In practice, what this means for organizations is that there will be guidance and points of contact at national and EU level for AI regulation questions. As we approach full enforcement, expect your national regulators to issue more detailed instructions on compliance procedures, conformity assessments, and how to register high-risk systems.

Supporting compliance

Recognizing that these rules are new and complex, the EU has introduced measures to help companies comply. One early initiative was the AI Pact, a voluntary program launched by the European Commission to encourage companies to start following the AI Act’s key principles before the law fully kicks in. Companies signing up to the AI Pact commit to things like transparency and risk management in advance, which not only prepares them for future compliance but also helps regulators gather feedback on implementing the Act.

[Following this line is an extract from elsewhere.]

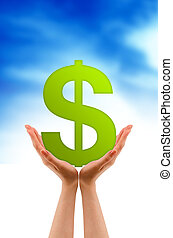 Hand and dollar sign - Hands holding a dollar sign on cloud ...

In mid-2025, the Commission rolled out specific tools focusing on general-purpose AI (GPAI), the large AI models that power services like chatbots and image generators. Three notable instruments were introduced:

  • Guidelines for GPAI providers: These clarify exactly which obligations apply to providers of general-purpose AI models under the Act. They break down responsibilities so that even smaller companies can understand if they fall under the rules.
  • A Code of Practice for AI: This is a voluntary set of best practices developed with industry and experts, covering areas like transparency, copyright respect, and security for AI models. Providers who follow the Code of Practice can more easily meet the Act’s expectations (and demonstrating adherence might help in showing regulators that you are acting in good faith).
  • A transparency and risk disclosure template: The Act requires that providers of large AI models publish a summary of the training data (especially noting any large datasets and sources used). A standard template has been provided to make this easier. Using this template, companies can disclose the needed info (like the kinds of data and processing techniques used in training) in a clear, consistent way.

All these measures aim to reduce the administrative burden on businesses and provide clarity. For example, having a ready-made template or guideline means you don’t have to guess at what the regulators expect – it’s spelled out for you.  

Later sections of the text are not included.